1.下载ks8的yum源
cat < /etc/yum.repos.d/kubernetes.repo
[kubernetes]
name=Kubernetes
baseurl=http://mirrors.aliyun.com/kubernetes/yum/repos/kubernetes-el7-x86_64
enabled=1
gpgcheck=0
repo_gpgcheck=0
gpgkey=http://mirrors.aliyun.com/kubernetes/yum/doc/yum-key.gpg http://mirrors.aliyun.com/kubernetes/yum/doc/rpm-package-key.gpg
EOF
主节点安装:yum install -y kubelet kubeadm kubectl --disableexcludes=kubernetes
slave节点:yum install -y kubelet kubeadm --disableexcludes=kubernetes
Package kubelet-1.14.1-0.x86_64
Package kubeadm-1.14.1-0.x86_64
Package kubectl-1.14.1-0.x86_64
2.下载docker
yum install -y yum-utils device-mapper-persistent-data lvm2
yum-config-manager --add-repo https://download.docker.com/linux/centos/docker-ce.repo
yum makecache
yum list docker-ce --showduplicates|sort -r
yum install docker-ce- ( yum install -y docker-ce-18.06.3.ce-3.el7)

数据摘录:
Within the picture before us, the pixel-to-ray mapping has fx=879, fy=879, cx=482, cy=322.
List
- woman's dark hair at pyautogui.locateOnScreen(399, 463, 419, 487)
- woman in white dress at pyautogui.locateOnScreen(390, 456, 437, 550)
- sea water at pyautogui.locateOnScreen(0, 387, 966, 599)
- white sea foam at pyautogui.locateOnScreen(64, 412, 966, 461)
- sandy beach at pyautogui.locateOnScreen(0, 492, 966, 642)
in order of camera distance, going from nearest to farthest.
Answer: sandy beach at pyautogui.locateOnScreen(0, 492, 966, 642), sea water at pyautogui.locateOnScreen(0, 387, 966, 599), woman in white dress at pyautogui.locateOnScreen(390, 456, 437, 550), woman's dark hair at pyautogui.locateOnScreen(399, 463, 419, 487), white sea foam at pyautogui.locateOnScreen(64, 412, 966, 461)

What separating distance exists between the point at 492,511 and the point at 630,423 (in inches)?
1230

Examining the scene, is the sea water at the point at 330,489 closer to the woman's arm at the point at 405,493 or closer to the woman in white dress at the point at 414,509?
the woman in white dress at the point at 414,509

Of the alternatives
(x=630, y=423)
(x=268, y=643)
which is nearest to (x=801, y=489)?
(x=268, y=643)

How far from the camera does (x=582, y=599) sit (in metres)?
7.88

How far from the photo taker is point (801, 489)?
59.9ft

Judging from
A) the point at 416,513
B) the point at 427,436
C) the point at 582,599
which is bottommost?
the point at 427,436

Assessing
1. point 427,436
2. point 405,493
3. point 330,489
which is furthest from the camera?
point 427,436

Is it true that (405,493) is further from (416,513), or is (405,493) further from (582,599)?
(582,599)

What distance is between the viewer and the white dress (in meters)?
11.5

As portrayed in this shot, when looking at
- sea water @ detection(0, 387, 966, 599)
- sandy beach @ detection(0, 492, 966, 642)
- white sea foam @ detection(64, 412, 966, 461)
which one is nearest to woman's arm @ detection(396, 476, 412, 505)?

练习题目:
请将安装笔记中以“2.下载docker”开头的那一段改写为简短的步骤列表，保留其中的命令、软件源地址和版本号。

完整答案:
1. 安装依赖：yum install -y yum-utils device-mapper-persistent-data lvm2
2. 添加 Docker 源：yum-config-manager --add-repo https://download.docker.com/linux/centos/docker-ce.repo
3. 生成缓存：yum makecache
4. 按版本倒序列出可装版本：yum list docker-ce --showduplicates|sort -r
5. 安装指定版本，例如：yum install -y docker-ce-18.06.3.ce-3.el7